Am schlimmsten ist die Situation in weiten Teilen Somalias. Dort sind die Menschen nicht nur von Hunger und Dürre bedroht, sondern auch von den nicht enden wollenden Kriegszuständen.

Kinder in Camps fast alle unterernährt

Ein SOS-Team, angeführt von Ahmed Ibrahim, dem Leiter von SOS-Kindedorf in Somalia, besuchte das Darkenley-Camp in der Nähe von Mogadischu. "Die meisten Kinder und älteren Menschen sind unterernährt", so Ahmed Ibrahim. Es gibt nur eine kleine medizinische Station, die kaum Medikamente hat und deshalb kranke Kinder abweisen muss. An einer einzigen Ausspeisungsstelle gibt es etwas anderes als Trockennahrung. "Kinder, Frauen und Männer stehen gemeinsam an und bekommen alle das Gleiche: Reis," schildert Ahmed die dramatischen Zustände im Camp. Viele der Familien kommen aus Gebieten, die in den vergangenen zwei Jahren wegen des Krieges nicht zugänglich waren, weshalb viele Kinder nicht geimpft sind. Es droht der Ausbruch einer Masernepidemie, dazu kommen Durchfall, Atemwegserkrankungen, Malaria und Hautkrankheiten. Die Unterkünfte bestehen teilweise nur aus Plastikplanen, manche Familien haben nicht einmal das.
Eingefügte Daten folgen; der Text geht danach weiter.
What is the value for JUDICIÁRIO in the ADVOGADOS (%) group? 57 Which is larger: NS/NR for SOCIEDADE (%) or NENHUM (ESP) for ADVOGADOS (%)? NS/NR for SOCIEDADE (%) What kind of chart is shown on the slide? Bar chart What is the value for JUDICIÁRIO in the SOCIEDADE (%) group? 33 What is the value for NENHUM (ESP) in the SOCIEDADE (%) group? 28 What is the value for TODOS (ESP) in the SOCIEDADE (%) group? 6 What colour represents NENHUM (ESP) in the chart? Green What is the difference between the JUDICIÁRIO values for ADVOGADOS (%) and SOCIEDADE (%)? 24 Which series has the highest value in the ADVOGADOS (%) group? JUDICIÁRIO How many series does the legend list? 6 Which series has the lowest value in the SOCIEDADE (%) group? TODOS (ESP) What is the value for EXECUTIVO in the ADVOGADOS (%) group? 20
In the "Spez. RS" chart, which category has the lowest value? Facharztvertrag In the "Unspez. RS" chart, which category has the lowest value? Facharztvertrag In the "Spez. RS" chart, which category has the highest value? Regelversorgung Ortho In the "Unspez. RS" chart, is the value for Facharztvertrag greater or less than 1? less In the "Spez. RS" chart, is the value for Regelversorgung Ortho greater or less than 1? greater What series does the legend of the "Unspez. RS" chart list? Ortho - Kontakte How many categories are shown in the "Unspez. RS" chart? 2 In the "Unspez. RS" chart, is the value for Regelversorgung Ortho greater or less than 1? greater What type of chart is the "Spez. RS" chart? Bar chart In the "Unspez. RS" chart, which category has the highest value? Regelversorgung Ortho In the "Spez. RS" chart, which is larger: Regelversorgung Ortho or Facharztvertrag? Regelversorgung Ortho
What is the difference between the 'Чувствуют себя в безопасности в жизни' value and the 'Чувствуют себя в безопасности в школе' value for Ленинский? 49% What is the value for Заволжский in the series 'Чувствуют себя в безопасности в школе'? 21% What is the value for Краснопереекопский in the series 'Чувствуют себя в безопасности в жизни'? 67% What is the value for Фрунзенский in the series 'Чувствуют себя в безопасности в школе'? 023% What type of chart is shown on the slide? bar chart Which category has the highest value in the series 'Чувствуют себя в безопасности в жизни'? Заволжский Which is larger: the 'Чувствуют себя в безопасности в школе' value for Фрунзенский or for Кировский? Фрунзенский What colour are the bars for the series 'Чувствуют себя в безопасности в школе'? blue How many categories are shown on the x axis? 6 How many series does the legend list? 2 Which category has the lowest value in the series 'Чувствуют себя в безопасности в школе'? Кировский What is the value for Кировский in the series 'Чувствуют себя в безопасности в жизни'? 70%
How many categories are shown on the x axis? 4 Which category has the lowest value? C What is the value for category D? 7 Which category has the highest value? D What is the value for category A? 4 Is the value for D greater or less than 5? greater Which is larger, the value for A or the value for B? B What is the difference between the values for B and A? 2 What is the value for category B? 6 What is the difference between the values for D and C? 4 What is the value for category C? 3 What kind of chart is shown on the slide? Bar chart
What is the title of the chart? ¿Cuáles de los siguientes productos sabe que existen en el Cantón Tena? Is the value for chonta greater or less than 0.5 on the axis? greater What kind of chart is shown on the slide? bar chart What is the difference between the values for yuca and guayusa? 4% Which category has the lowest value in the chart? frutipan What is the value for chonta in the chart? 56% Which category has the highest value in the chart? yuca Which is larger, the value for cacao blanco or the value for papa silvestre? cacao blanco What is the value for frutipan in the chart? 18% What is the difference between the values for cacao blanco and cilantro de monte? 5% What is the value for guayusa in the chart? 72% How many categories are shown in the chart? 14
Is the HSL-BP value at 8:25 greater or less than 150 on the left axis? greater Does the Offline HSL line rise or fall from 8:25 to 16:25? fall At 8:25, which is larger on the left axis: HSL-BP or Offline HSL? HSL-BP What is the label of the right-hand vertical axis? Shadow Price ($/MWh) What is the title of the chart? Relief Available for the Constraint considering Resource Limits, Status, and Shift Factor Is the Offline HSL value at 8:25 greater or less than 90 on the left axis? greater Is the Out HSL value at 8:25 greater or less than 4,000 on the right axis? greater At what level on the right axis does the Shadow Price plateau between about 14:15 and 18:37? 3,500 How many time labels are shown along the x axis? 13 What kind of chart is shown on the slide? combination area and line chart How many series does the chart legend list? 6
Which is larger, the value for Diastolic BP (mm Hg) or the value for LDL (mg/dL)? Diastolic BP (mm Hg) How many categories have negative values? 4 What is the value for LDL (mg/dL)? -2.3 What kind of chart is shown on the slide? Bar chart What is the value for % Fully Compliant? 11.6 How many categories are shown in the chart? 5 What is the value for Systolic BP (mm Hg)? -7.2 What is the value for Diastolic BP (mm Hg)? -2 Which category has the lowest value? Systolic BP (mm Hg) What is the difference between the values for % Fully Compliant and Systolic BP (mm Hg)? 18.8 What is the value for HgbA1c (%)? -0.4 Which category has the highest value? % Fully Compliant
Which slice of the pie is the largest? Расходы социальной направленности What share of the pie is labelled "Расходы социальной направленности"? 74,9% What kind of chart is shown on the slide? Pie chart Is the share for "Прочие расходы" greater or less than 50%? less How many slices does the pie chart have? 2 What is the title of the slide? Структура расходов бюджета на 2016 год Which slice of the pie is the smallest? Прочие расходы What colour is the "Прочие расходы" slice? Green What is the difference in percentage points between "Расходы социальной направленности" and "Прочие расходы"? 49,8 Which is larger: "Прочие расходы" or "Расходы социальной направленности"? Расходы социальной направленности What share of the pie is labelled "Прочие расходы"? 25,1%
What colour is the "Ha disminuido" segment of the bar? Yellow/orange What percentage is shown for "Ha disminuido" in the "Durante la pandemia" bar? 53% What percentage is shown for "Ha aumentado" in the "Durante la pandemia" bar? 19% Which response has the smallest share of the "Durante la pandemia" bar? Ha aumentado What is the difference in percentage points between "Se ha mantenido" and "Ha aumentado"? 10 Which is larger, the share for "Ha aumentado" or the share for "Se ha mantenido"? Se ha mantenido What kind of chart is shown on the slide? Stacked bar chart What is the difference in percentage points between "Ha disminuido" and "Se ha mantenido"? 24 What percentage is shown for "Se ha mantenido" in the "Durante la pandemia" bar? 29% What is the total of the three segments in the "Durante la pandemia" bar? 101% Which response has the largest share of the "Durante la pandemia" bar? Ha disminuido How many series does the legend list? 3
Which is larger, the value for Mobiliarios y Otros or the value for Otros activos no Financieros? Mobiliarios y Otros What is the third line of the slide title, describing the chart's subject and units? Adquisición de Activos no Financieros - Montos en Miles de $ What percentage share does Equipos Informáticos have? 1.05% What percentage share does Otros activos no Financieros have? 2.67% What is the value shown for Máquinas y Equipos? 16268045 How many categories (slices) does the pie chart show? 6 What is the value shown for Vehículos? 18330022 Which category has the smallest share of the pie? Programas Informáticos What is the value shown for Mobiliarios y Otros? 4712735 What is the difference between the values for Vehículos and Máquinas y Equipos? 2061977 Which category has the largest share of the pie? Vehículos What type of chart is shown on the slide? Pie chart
Hilfsaktionen in Mogadischu

SOS-Kinderdorf plant, in der SOS-Klinik ein Therapie-und Ernährungszentrum für unterernährte Kindern einzurichten und eine mobile Klinik und ein Impfzentrum im Dharkenley-Camp. Medizinische Notfälle können in der SOS-Klinik behandelt werden. Familien werden mit Nahrungsmitteln unterstützt, allerdings nicht durch direkte Verteilung von Trockenrationen, sondern mit Lebensmittelkarten für warme Mahlzeiten. Ferner wird an Kinder in den Camps Spielmaterial verteilt.